EJERCICIO PLANTEADO:
En el texto sobre el Instituto Nacional de Revisionismo Histórico, ¿cómo llamó Dorrego a Estados Unidos?

── FRAGMENTO SELECCIONADO ──

Por Elena Valero Narváez (*)
Cierto resquemor inspiró a los historiadores el decreto presidencial que creó el Instituto Nacional de Revisionismo Histórico Argentino e Iberoaméricano, Manuel Dorrego. Desde allí, se difundirá en escuelas, privadas y públicas una historia que deja de lado las figuras que representaron el ideario liberal de la Constitución de 1853.
Desde hace un tiempo se pretende opacar a figuras de inmensa relevancia que constituyeron el período conocido como la Organización Nacional -1853-1880- y el de los gobiernos conservadores-liberales (“la oligarquía”:1880-1916).
La constitución de 1853 de base liberal, la unificación del país lograda abatiendo definitivamente al caudillismo, terminar con la frontera indígena, la atracción de inmigrantes y capitales, el desarrollo del comercio y la educación fue fundamental en el camino de la formación de la Argentina moderna.
Desde el Instituto, se reivindicará a “todos aquellos que defendieron el ideario nacional y popular ante el embate liberal y extranjerizante”.
La ideología liberal influenció no solo a los revolucionarios de Mayo, también a los unitarios y federales. El único federalismo que existía, era el norteamericano. Dorrego había vivido en Estados Unidos y era admirador, como Sarmiento, del sistema político de ese país. Llamó a EEUU “país clásico de la libertad” y expresó que:”la Constitución debe ser ventajosa no solo para los ciudadanos que encuentran su subsistencia y conservación dentro del país, sino también para los que la busquen fuera de él, en cualquier parte que sea”
Con el decreto se trata de imponer ideas que opacan la luz de la tolerancia y el espíritu abierto que caracteriza a la democracia y, sobre todo, dejar de lado la objetividad científica que desistirá de respirar si prospera un autoritarismo hegemónico.

───
── ENTRADAS PROPORCIONADAS ──

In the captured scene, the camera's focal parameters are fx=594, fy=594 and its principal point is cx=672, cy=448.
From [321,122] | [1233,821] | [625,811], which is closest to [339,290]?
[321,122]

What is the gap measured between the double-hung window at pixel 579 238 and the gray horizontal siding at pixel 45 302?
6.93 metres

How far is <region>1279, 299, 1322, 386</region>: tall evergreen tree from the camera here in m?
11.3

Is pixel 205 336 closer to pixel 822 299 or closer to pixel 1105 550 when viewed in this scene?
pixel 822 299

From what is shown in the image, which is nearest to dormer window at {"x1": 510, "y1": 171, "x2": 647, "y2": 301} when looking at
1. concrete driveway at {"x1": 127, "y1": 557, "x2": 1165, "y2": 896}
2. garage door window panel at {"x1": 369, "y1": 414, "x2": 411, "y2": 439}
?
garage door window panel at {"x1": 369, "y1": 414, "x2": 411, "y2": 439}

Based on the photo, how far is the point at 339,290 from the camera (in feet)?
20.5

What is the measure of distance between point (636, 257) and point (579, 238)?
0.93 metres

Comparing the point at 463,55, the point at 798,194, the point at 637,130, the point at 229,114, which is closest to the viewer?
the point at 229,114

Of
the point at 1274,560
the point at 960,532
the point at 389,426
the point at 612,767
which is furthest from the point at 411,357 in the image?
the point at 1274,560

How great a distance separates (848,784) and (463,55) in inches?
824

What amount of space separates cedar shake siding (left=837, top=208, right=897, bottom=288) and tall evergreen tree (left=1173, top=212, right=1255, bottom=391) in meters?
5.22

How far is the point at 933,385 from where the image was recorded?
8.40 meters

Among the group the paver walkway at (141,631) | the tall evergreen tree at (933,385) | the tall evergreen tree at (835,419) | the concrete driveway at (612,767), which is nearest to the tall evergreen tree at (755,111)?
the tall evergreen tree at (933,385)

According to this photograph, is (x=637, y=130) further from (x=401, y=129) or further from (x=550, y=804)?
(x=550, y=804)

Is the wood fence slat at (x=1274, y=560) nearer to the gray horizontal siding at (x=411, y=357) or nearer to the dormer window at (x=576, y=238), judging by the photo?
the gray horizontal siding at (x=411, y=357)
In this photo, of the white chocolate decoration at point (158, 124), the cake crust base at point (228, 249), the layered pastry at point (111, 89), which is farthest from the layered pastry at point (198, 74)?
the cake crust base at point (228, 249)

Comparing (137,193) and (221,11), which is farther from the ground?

───

RESULTADO DEL EJERCICIO:
Lo llamó "país clásico de la libertad".